[[ Extract to read, beginning ]]
An important element in table creation is table design. Table design incorporates how tables are structured — how rows and columns are defined, how indexes are created, and how columns refer to values in other columns. Readers seeking a greater understanding in this area are encouraged to review the many references identified at the end of this book. The following overview should be kept in mind during the table design process.
When building a table it is important to devote adequate time to planning its design as well as understanding the needs that each table is meant to satisfy. This process involves a number of activities such as requirements and feasibility analysis including cost/benefit of the proposed tables, the development of a logical description of the data sources, and physical implementation of the logical data model. Once these tasks are complete, you assess any special business requirements that each table is to provide. A business assessment helps by minimizing the number of changes required to a table once it has been created.
Next, determine what tables will be incorporated into your application’s database. This requires understanding the value that each table is expected to provide. It also prevents a table of little or no importance from being incorporated into a database. The final step and one of critical importance is to define each table’s columns, attributes, and contents.
[[ Extract to read, end ]]
▶ **Problem set**
1. In the table design passage, reproduce the stretch of text that begins at the words "When building a" and stops after the words "has been created.".
2. List every aspect of how tables are structured that the table design passage says table design incorporates.
[[ Supplied information, beginning ]]
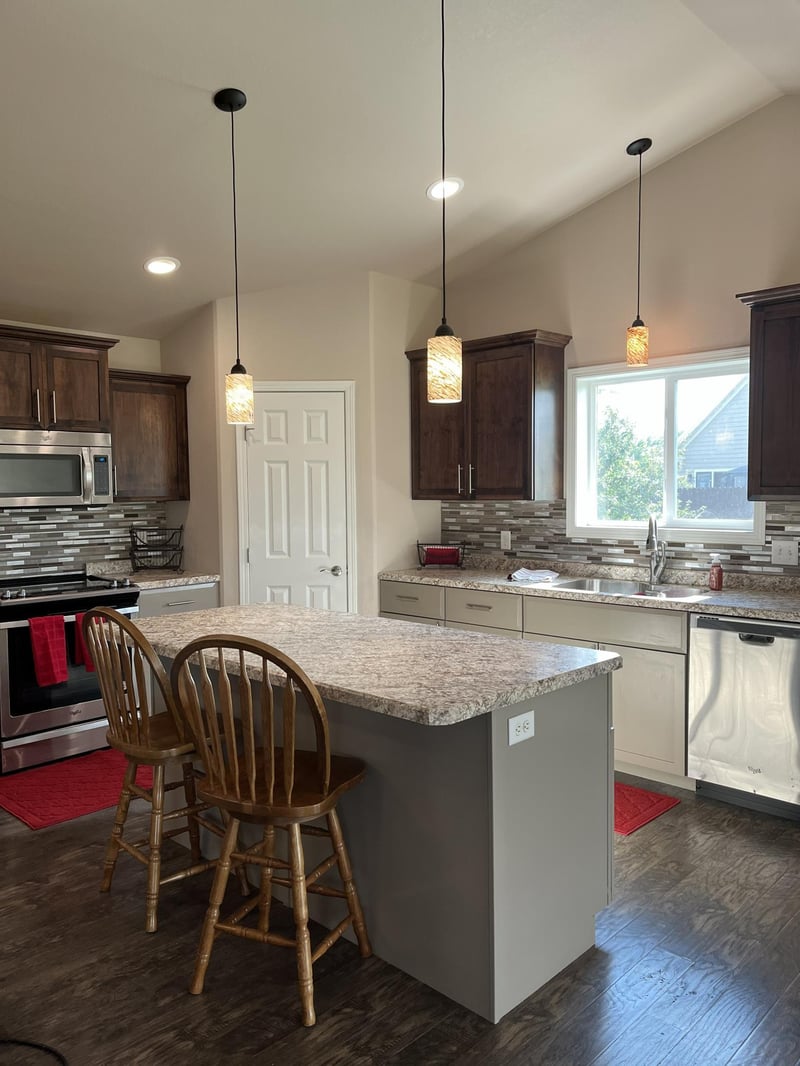 1966 Middle Creek, Detroit Lakes, MN 56501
[[ Supplied information, end ]]
▶ **Exercise results**
1.
When building a table it is important to devote adequate time to planning its design as well as understanding the needs that each table is meant to satisfy. This process involves a number of activities such as requirements and feasibility analysis including cost/benefit of the proposed tables, the development of a logical description of the data sources, and physical implementation of the logical data model. Once these tasks are complete, you assess any special business requirements that each table is to provide. A business assessment helps by minimizing the number of changes required to a table once it has been created.

2.
- How rows and columns are defined
- How indexes are created
- How columns refer to values in other columns